+++ PROVIDED PASSAGE

Re: [ADSM-L] Deduplication with TSM.

The size of storage is not enough information to size a system.
The number of sessions determines system size.

If you have four clients, 1 gig per night, you could run 8GB RAM, Core2
2GHz and be okay.

Realistically, 32GB per instance is good.  db2sysc will use about 20GB per
instance if it's available.
This handles a couple hundred clients, deduplication, etc.

As for processors, one processor for every 2 DB directories, plus one
processor for TSM internals is minimal.
If you will have high I/O, then one hardware thread for every IDENTIFY
DUPLICATES process is good.
If you will use client-side dedupe most of the time, then you you only use
IDENTIFY DUPLICATES when you move data into the pool server side.

Higher GHz matters for the identify processes, though branch prediction is
still important (POWER5 or POWER7 are better than POWER6)
Higher hardware thread counts matter for client session responsiveness
(POWER7 uses fewer cores than POWER6/POWER5)

++++++
+++ DATA SECTION

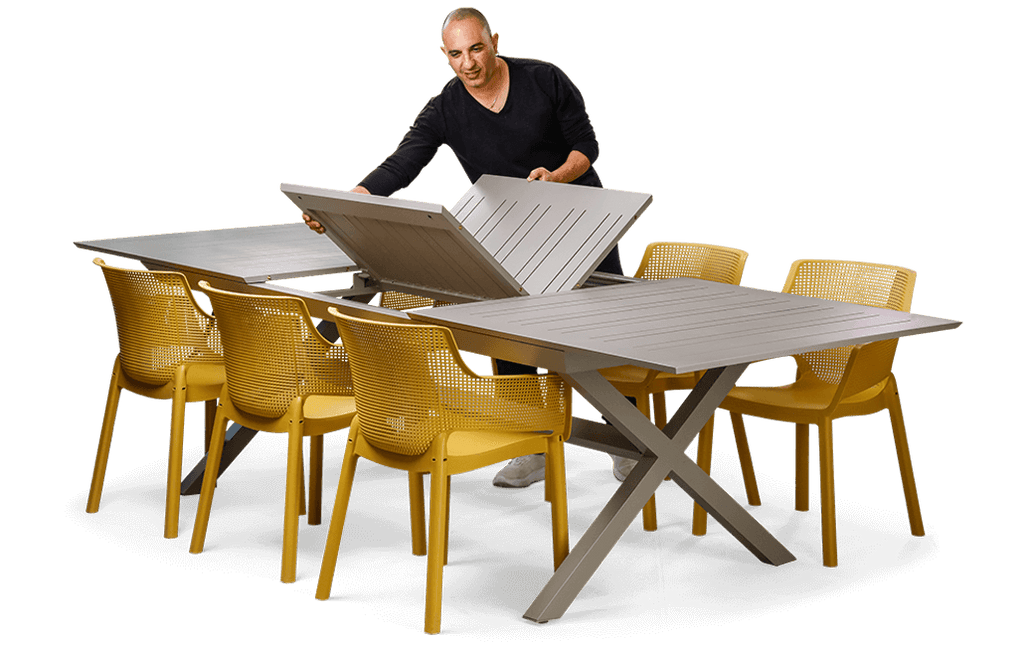 Keter Barcelona Extendable Dining Table - Cappuccino – Keter Australia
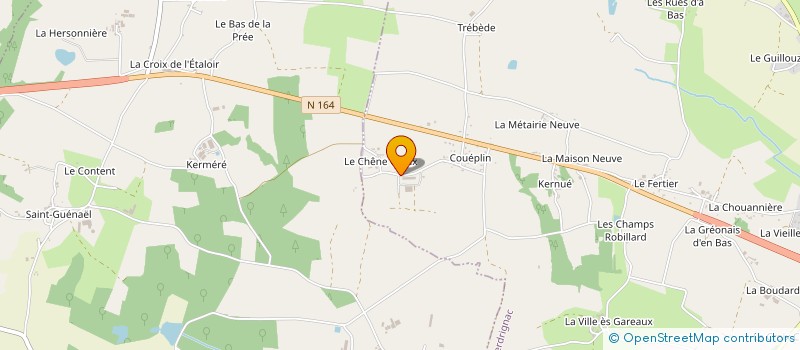 localisation de l'entreprise DU CHENE CREUX à MERDRIGNAC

++++++

▸ **WORK TO COMPLETE**
[1] Do these statements agree with the TSM deduplication post? Answer yes or no for each, quoting the words of the post that decide it.
(a) System size is determined by the number of sessions.
(b) db2sysc will use about 32GB per instance if that much is available.
(c) For the identify processes, POWER6 is better than POWER5.
[2] Carry the TSM deduplication post further, beginning after its last sentence.

▸ **ANSWERS BY ITEM NUMBER**
[1]
(a) Yes: "The number of sessions determines system size."
(b) No: "db2sysc will use about 20GB per instance if it's available."
(c) No: "POWER5 or POWER7 are better than POWER6"

[2]
Higher I/O backplane matters for amount of raw data coming in (Low end
POWER wins over low-end Intel)
Higher IOPS for the DB volumes are necessary to keep clients from slowing
down.  (hash compares)
Lower network latency matters for client performance (hash compares)

With friendly Regards,
Josh-Daniel S. Davis
OmniTech Industries




On Thu, Apr 26, 2012 at 8:43 AM, Francisco Molero <fmolero AT yahoo DOT com> 
wrote:

> Hi colleagues,
>
>
> I am going to implement a very big disk pool with dedup around 100 TB. TSM
> disk Storage pool ( neither VTLs nor DataDomain) . Somebody knows what TSM
> server I need  ( RAM and CPU) or what ratio can I hope... I am thinking
> about source Dedup...
>
>
> Any experiences?
>
>
> Thanks..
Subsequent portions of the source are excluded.